Since you know ~q ^ ~s already, you're a short step away from your goal.
Nicely done so far!
Anyone good with proposition logics? that can help out?
im stuck on one question and can't figure out the next step.
The question states : Use the rules of inference to prove the following.
(p -> q) ^ (r -> s) ^ [t -> ~(q V s) ^ t => (~p ^ ~r)
note : the " ~ " sign means NOT,
the " ^ " sign means AND,
the " -> " sign means implies/conditional
the " V " sign means OR
the " => " sign means resultant or conclusion is.
I've set up my working up to look like this.
P -> q H1(Hypothesis 1)
r -> s H2(Hypothesis 2)
t -> ~(q V s) H3(Hypothesis 3)
t H4(Hypothesis 4)
~p ^ ~r C (Conclusion)
Step one. I got H4 with H3 and AND both of them >> H4 ^ H3 which gives:
t ^ [t -> ~(q V s)] and since t ^ t cancels out with the modus ponens rules it leaves us with ~(q V s).
So now that H4 and H3 is gone we have H1 and H2 left. This is where i got stuck.
I decided to use de morgan's law to simplify which gave me >> ~(q V s) => ~q ^ ~s and we can call this theory one (1).
So far i've only got up to this part and now i'm stuck could you help me figured out what i need to do next?
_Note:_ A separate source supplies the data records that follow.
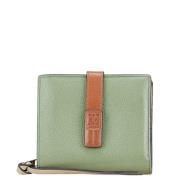 Pre-owned Leather wallets Loewe Pre-owned , Green , Dames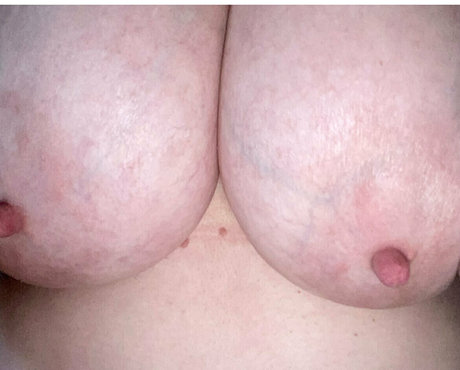 Largeboobies305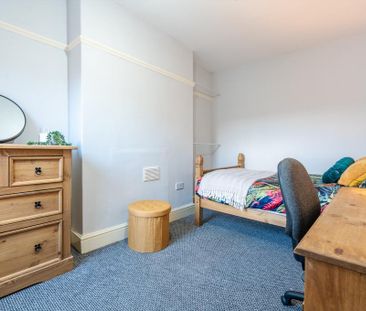 5 bedroom terraced house to rent - Photo 5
Working : t ^ [t -> ~(q V s)] <=> ~(q V s) H4 ^ H3
<=> ~q ^ ~s (1).
Next step = ? please help
Damn... i suck bad...
is (~p -> ~q) ^ (~q ^ ~s) possible? using the Hypothecial Syllogism concept. i know it works for if both of them are conditional but just wondering if this method works?
if it does would it look something like ~p->~s or ~p^~s ._.
if ~p->~s works out then... it would be alot easier because then i would just use Hypothetical syllgism law again for ~p->~s ^ ~s->~r which gives me ~p->~r but... then again it doesnt work out... sorry im really bad with this topic. a little more help please?
Ok i think i got it but could someone check the answer for me? if i'm wrong let me know where i got wrong.
t ^ [t -> ~(q V s)] <=> ~(q V s) ... H4 ^ H3 Modus ponens
<=> ~q ^ ~s (1) ... de morgan's law
p -> q => ~q -> ~p (2) ... Contrapositive
r -> s => ~s -> ~r (3) ... Contrapositive
(~q -> ~p) ^ (~q ^ ~s) .... (2) ^ (1)
=> ~p ^ ~s ... Disjunuctive Syllogism
=> ~s ^ ~p (4) ... Commutativity
(~s -> ~r) ^ (~s ^ ~p) (3) ^ (4)
=> ~r ^ ~p ... Disjunctive Syllogism
=> ~p ^ ~r ... Commutativity <--- Conclusion